How can I detect laughing words in a string?
try with this pattern:
\b(?:a*(?:ha)+h?|(?:l+o+)+l+)\b
or better if your regex flavour support atomic groups and possessive quantifiers:
\b(?>a*+(?:ha)++h?|(?:l+o+)++l+)\b
\b(a*ha+h[ha]*|o?l+o+l+[ol]*)\b
Matches:
hahahah
haha
lol
loll
loool
looooool
lolololol
lolololololo
ahaha
aaaahahahahahaha
Does not match:
looo
oool
oooo
llll
ha
l
o
lo
ol
ah
aah
aha
kill
lala
haunt
hauha
louol
In Python, I tried to do it in this way:
import re
re.sub(r"\b(?:a{0,2}h{1,2}a{0,2}){2,}h?\b", "<laugh>", "hahahahha!

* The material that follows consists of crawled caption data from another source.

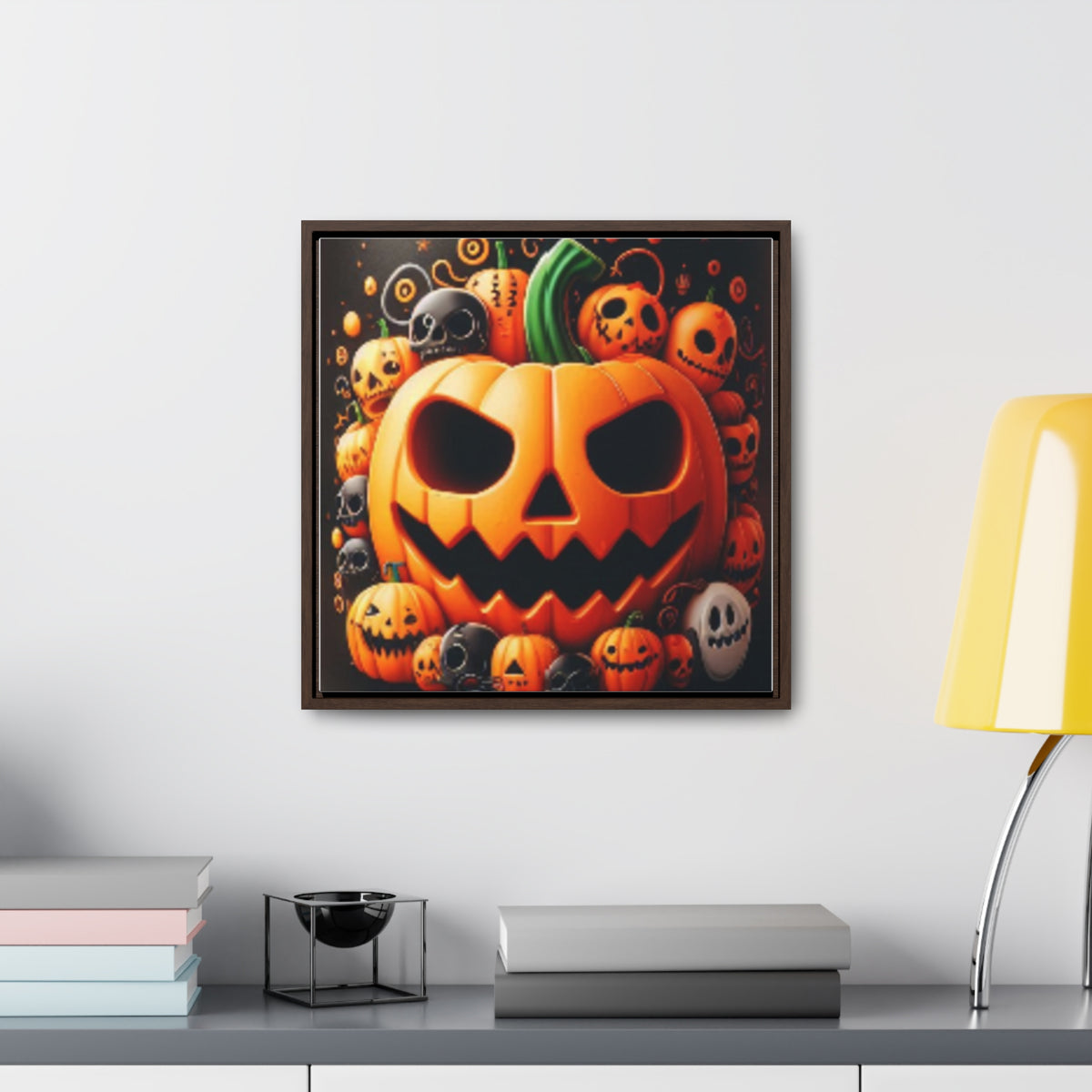 Transform Your Home with Our Square Gallery Wrapped Canvas Print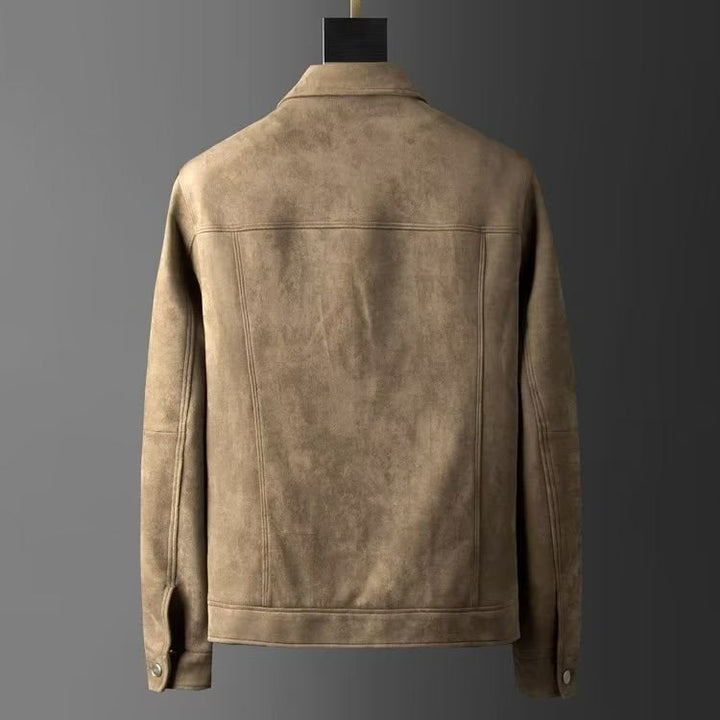 Belluno Suede - Vielseitige Herrenjacke - Produktansicht 7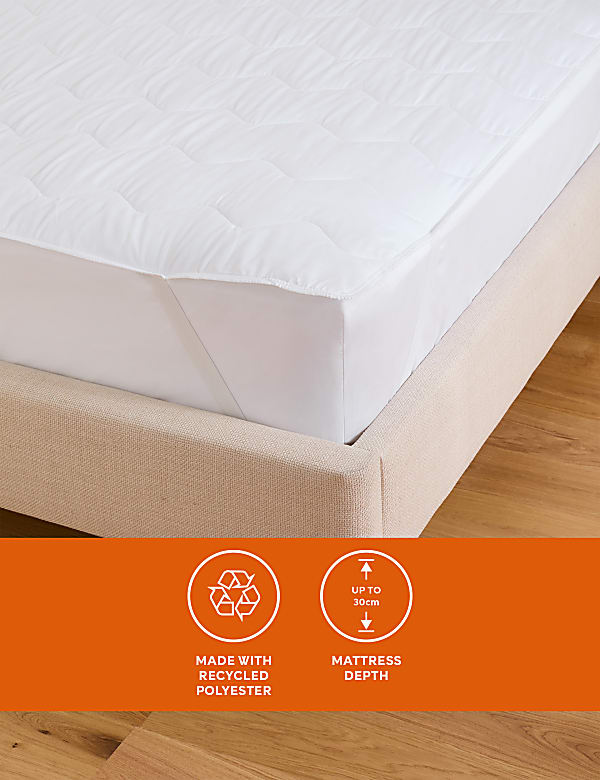 Warm & Toasty Mattress Protector - LU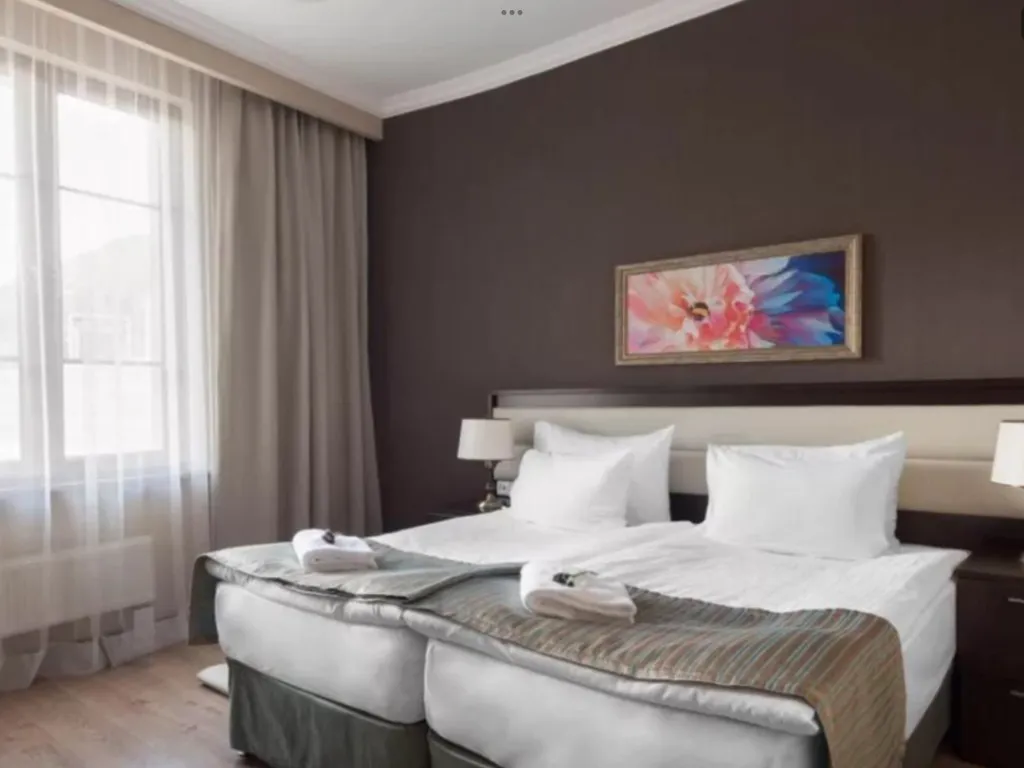 Квартира Апартамент Горки город 540 — аренда посуточно в Эсто-Садок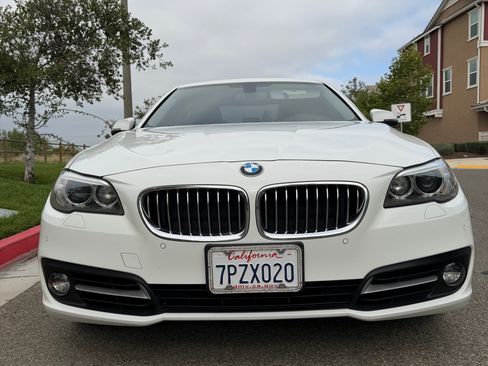 Used 2016 BMW 528i Sedan RWD image 8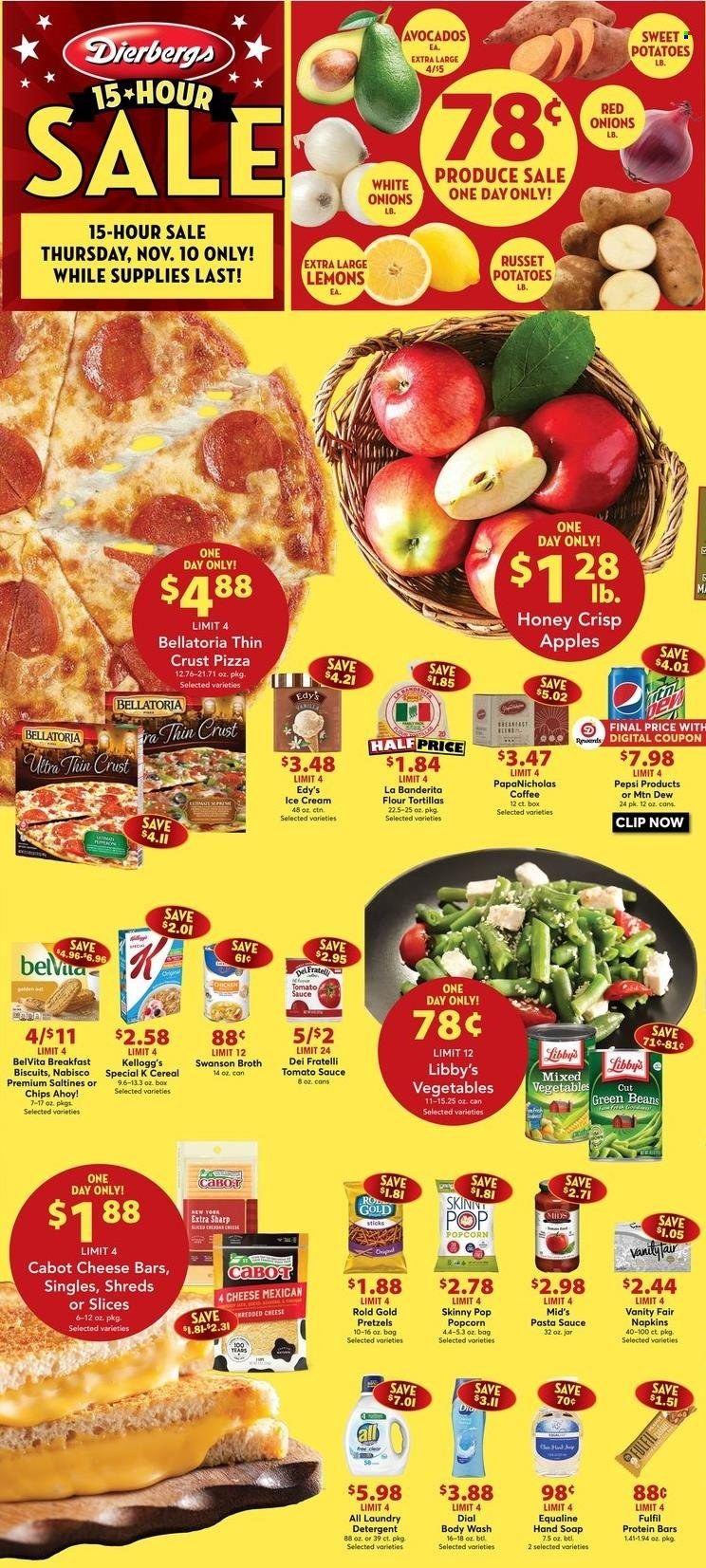 Dierbergs (IL, MO) Weekly Ad Flyer Specials November 8 to November 14, 2022
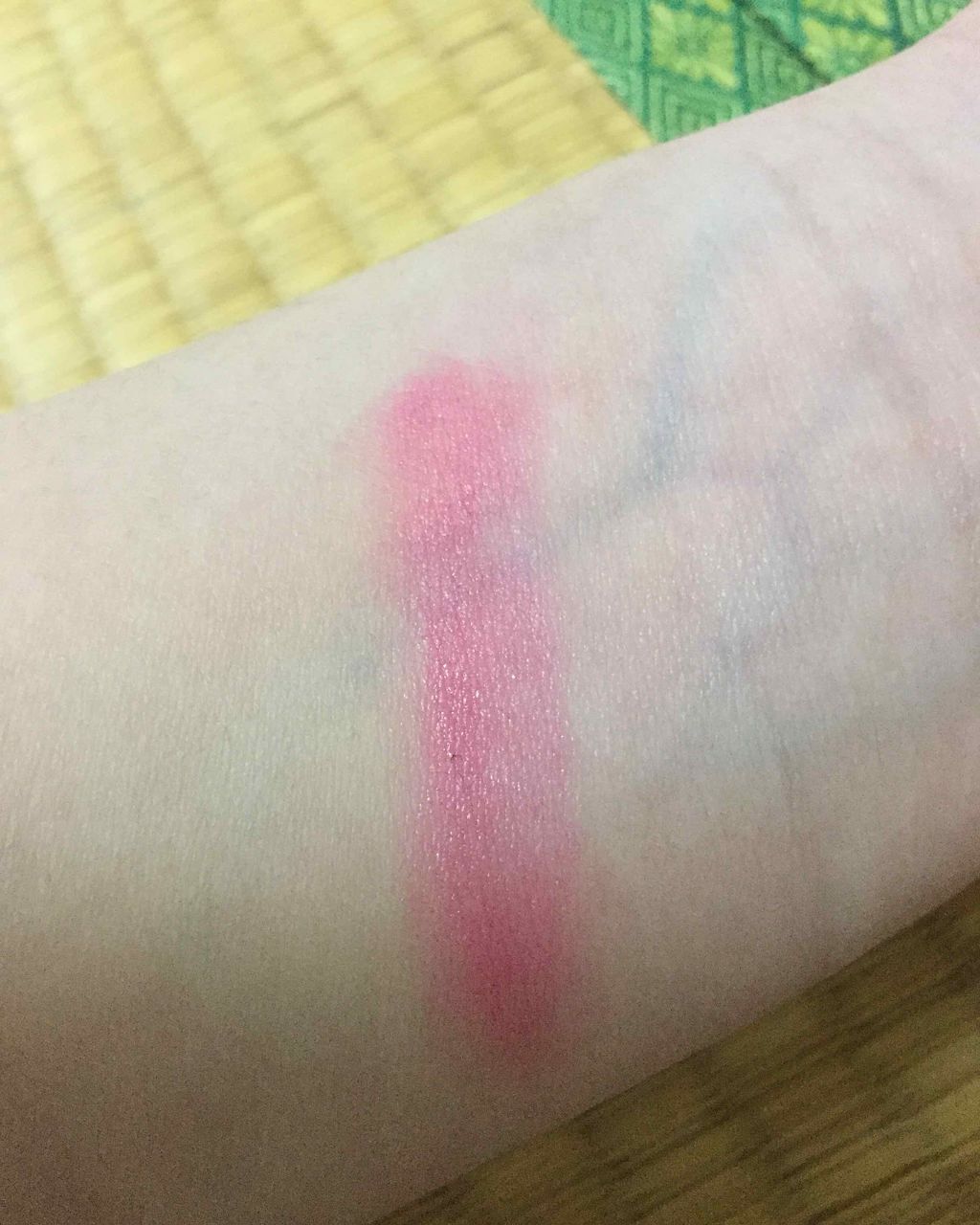 エスポルール カラーリップ/エスポルール/リップクリームを使ったクチコミ(2枚目)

I love laughing")
>> <laugh>! I love laughing
To keep it simple, because the solutions posted may be overly complicated for what you want to do: if the only thing you count as "laughing words" are ha
, haha
, etc. and lol
, lolol
, lololol
, etc., then the following regular expression will be sufficient:
\b(ha)+|l(ol)+\b
This assumes a regex dialect in which \b
represents a word boundary, which you seem to be using.